Ancak işler istediği gibi gitmez. Polisi arar ama ekip vaktinde gelmez, zaman kaybetmek istemediği için de dükkana kendi girer. Dükkan sahibini uyarır, silahlar çekilir. Ve çıkan arbedede şans eseri orada olan Sebastian’ın geçmişteki hali vurulur. Böylece abisini kurtarmak isteyen CJ, arkadaşının ölümüne ve doğal olarak uzay-zaman sürekliliğinde kırılmaya sebep olur. Artık ciddi bir karar verme zamanı geldiğini de geleceğe döndüğünde anlar: Ya arkadaşını kurtaracaktır ya da abisini. Seçimi kaçınılmaz bir şekilde geleceği belirleyecektir.
Hülasa, film puanını hak etmeyecek ölçüde akıcıydı. Teknik aksaklılar, bilimsel izahat eksiği ve benzeri sorunlar taşısa da izleyiciye güzel bir atmosfer sunuyor. Düşük puan almasındaki sebep muhtemelen zamanda yolculuk konulu bir film olmasına rağmen bunu yeterince taşıyamaması. Ayrıca verilmek istenen mesajın filmin önüne geçmesi de diğer bir etmen. Filmin hareket noktası çok güzel, anlatılan hikaye vicdanı olan herkesin içine işleyecek derecede samimi ve hayatın içinden izler taşıyor. Fakat mesajın, hikayenin içindeki duruşu ne yazık ki fazla göze batıyor. Angaje sanat dediğimiz şey de tam olarak bu. Sanatsal ürünü mesajı taşıyan bir kuryeye çevirmektense, onun konuşmasına izin vermek daha uygun. Nitekim taşıyabileceğinden fazla yük katmak ve çizgisinin dışında bir rotaya sokmak sanatı öldürür.
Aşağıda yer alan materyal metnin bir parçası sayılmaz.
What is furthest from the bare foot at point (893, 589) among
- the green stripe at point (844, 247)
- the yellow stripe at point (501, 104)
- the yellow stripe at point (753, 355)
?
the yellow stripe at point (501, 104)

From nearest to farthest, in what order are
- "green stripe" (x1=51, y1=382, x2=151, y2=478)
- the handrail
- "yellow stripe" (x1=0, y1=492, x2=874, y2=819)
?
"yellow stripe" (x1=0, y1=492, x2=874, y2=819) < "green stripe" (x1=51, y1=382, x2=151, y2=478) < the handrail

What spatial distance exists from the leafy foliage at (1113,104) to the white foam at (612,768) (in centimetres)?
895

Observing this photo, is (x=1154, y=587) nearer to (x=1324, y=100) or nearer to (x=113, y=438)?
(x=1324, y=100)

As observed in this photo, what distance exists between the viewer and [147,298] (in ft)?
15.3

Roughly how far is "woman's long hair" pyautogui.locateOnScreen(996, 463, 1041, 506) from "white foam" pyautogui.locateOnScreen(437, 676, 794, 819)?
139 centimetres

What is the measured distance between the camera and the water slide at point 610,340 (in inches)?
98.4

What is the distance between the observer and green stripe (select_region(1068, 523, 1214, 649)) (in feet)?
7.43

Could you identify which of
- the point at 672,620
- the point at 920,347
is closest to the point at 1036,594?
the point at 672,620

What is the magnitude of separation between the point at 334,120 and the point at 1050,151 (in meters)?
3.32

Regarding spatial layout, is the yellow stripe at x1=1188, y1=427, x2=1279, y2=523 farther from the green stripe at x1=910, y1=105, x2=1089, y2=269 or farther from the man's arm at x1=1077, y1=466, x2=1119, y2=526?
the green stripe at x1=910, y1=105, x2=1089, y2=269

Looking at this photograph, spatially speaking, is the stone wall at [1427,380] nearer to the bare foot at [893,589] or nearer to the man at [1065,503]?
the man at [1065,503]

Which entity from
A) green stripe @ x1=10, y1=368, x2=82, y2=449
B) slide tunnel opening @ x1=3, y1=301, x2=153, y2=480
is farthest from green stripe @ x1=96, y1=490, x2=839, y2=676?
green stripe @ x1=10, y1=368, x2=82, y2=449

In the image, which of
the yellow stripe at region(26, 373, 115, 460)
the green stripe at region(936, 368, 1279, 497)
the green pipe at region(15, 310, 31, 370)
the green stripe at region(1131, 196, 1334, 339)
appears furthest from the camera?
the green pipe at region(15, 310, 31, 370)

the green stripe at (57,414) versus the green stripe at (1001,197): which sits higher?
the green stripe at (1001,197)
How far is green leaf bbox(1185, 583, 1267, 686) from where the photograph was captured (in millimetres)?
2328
Bunun haricinde yine zaman yolculuğu ile ilgili kısımlar biraz daha komplike ele alınsaydı, olayın önemi izleyiciye sirayet edebilirdi. Zira yapılan buluş inanılmaz bir başarı olmasına rağmen, insanların buna karşı gösterdikleri tepki ve bunun ortaya çıkışı o kadar sıradan bir şey olarak yansıtılıyor ki, izleyici kendini filmin gerçekliğine kaptıramayarak odağını yitirmeye başlıyor. Doğrusu, “Eğer ben icat etseydim,” sorusunu kendisine soramayan bir izleyici ancak olayları takip eder ve kısa zamanda unutmak üzere hafızaya atar. Velhasıl, boş zamanda izlenecebilecek ortalama bir yapım ama yine de ilgilisine önerilir.